This story was left on the cutting room floor in favor of others’ stories, which landed in front of a camera and in greater detail in the legal documents because they fit into the box our society has constructed for how victims look and sound.
In early 2020, Olivia learned that her former teacher was being investigated for allegations of sexual misconduct with his students. That information sent Olivia into a triggered state as she was inundated with memories of her teen years and the man who’d once been a prominent part of her life. As the investigation progressed and Olivia told her story to advocates, lawyers, Department of Education officials, and journalists alike, she realized that she, too, had a story of victimization…one with harrowing similarities to the recognized victims in the case.
When the authorities and media associated with the case failed to recognize Olivia’s experience, she coined a new term for survivors like her—an almost-victim. She was able to identify how vulnerable she’d been, the way her eagerness for a family and social isolation had given her teacher ample opportunity to gain her trust, and the grooming patterns and tactics she’d endured.

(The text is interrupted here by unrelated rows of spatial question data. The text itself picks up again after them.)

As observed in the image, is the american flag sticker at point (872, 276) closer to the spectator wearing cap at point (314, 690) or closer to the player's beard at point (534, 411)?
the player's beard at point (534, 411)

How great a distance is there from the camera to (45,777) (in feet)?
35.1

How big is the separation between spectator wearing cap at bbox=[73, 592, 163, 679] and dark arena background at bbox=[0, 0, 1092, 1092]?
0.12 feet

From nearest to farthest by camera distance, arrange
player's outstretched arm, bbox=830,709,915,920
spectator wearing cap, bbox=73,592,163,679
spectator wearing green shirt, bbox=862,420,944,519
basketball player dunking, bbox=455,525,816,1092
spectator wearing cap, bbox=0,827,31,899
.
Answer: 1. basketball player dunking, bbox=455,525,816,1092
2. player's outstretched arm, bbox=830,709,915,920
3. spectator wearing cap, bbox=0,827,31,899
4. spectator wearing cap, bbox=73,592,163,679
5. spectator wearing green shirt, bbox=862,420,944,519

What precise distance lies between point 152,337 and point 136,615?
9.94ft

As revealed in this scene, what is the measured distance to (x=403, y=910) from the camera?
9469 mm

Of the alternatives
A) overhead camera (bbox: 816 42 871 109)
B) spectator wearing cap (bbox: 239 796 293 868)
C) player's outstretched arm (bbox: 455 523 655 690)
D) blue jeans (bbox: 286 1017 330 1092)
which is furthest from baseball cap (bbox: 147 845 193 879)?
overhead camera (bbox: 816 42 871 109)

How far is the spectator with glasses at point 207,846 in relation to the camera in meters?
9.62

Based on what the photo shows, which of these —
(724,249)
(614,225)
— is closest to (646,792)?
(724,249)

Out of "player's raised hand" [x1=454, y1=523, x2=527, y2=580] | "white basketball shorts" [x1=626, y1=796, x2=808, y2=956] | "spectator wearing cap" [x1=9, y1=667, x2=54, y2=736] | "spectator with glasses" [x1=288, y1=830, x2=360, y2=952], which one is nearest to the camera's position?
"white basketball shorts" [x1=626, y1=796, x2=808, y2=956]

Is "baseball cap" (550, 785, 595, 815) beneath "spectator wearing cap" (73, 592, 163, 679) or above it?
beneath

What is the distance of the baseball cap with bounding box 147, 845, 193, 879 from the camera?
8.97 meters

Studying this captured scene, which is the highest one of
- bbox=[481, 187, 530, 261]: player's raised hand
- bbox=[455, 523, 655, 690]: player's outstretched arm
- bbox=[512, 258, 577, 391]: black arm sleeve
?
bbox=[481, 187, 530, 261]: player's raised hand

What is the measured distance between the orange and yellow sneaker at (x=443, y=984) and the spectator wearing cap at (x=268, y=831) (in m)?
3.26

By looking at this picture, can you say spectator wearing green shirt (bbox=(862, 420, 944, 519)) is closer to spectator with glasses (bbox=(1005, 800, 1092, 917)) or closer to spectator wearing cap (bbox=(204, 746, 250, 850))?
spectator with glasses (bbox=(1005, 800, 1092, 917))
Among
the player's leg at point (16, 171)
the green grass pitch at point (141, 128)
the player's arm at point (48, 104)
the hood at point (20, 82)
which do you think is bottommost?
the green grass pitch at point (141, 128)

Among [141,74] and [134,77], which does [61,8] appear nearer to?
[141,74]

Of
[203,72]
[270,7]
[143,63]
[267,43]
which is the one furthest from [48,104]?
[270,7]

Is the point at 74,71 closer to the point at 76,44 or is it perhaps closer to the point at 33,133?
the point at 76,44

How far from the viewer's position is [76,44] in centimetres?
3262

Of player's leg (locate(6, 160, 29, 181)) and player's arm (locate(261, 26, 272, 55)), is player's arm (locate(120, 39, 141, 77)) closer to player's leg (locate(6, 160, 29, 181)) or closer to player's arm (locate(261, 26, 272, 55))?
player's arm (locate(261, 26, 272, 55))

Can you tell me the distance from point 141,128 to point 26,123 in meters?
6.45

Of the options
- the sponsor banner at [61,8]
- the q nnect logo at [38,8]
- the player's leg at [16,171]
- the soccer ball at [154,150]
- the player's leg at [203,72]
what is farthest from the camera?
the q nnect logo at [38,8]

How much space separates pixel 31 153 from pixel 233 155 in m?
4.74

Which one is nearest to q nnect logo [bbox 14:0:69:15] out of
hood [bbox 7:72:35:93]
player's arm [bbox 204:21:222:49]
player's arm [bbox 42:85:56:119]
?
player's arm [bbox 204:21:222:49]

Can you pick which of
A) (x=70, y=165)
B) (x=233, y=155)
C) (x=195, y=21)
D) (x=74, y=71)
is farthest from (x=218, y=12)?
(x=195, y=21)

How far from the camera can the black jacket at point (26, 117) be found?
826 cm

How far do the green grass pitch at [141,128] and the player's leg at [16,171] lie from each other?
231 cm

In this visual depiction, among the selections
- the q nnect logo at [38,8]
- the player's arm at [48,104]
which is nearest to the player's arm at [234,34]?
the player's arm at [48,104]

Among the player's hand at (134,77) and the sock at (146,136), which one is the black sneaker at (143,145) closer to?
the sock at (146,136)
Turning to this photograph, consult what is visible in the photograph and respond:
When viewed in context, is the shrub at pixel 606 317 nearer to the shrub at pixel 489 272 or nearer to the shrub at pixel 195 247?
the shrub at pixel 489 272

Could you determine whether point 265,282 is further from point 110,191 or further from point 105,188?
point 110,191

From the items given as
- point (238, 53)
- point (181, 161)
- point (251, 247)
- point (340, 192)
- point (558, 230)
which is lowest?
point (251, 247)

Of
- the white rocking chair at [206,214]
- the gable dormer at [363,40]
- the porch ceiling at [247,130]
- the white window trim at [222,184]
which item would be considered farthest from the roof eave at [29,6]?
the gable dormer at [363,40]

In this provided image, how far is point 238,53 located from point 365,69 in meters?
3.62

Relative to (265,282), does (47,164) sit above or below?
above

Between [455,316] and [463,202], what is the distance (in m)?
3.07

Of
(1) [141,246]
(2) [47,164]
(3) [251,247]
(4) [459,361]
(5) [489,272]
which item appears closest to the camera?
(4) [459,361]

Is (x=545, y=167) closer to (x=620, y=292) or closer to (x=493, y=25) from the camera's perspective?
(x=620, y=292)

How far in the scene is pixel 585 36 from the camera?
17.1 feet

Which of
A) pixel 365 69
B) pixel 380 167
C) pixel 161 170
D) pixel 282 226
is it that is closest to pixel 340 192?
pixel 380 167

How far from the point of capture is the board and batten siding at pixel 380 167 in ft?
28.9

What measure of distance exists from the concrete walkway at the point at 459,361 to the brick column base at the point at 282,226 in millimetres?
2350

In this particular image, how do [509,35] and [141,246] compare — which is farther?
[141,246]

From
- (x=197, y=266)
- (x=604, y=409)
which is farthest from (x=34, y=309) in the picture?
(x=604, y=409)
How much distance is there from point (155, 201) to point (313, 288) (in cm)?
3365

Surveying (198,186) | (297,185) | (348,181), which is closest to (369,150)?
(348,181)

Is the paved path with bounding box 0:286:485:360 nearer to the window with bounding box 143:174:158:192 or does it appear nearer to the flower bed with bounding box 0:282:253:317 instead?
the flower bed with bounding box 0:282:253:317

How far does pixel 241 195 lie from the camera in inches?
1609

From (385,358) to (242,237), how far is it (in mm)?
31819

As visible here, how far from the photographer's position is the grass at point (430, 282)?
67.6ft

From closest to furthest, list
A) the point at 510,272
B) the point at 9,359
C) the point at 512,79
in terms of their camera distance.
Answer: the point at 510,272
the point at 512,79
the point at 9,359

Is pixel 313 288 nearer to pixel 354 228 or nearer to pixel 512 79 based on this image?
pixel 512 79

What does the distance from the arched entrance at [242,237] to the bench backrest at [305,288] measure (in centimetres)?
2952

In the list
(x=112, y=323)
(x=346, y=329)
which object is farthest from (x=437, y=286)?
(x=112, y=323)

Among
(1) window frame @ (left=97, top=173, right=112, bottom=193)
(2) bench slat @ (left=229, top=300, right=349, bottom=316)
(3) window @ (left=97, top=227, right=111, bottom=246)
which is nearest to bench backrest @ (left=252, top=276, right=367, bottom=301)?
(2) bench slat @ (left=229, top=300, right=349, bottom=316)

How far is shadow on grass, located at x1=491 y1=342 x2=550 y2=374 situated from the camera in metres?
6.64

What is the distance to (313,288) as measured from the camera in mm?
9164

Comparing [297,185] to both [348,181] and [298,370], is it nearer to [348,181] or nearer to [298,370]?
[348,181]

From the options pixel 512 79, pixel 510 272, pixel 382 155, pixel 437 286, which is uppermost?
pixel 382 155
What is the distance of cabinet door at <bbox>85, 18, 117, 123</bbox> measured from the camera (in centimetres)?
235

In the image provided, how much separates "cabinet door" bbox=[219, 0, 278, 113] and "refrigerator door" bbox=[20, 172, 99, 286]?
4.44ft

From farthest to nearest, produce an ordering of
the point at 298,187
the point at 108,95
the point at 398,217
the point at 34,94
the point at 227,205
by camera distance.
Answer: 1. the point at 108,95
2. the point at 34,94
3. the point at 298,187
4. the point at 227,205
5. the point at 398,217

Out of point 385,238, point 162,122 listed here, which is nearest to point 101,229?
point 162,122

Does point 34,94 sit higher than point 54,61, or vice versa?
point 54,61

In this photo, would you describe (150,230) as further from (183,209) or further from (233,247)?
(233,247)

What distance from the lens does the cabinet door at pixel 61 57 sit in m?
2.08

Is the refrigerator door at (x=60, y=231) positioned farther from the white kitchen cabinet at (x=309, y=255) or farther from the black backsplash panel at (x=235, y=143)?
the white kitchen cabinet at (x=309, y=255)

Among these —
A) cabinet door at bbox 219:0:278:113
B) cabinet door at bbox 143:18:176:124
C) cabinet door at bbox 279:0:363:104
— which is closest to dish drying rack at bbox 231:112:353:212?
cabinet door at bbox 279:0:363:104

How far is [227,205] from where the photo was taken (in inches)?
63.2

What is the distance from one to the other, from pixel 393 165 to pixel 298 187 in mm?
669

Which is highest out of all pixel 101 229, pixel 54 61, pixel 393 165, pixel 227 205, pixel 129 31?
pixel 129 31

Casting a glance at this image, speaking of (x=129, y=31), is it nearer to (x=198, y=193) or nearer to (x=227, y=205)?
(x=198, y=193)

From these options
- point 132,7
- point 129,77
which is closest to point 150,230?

However, her teacher had left her school abruptly during her junior year, suddenly severing the pattern he’d established with her and other students, and Olivia was left to deal with the aftermath of what was grooming interrupted. That interruption was all the investigators needed to hear to dismiss her, although she refuses to be silenced.
Olivia believes that an interruption doesn’t negate the harm already done, the pain already inflicted. She’s fighting for a world in which survivors of all kinds of abuse—including victims of misconduct—are heard, validated, and empowered. A world in which trauma survivors are treated as equals, even when their trauma varies. If our #MeToo stories are about community and solidarity, then so is this, too.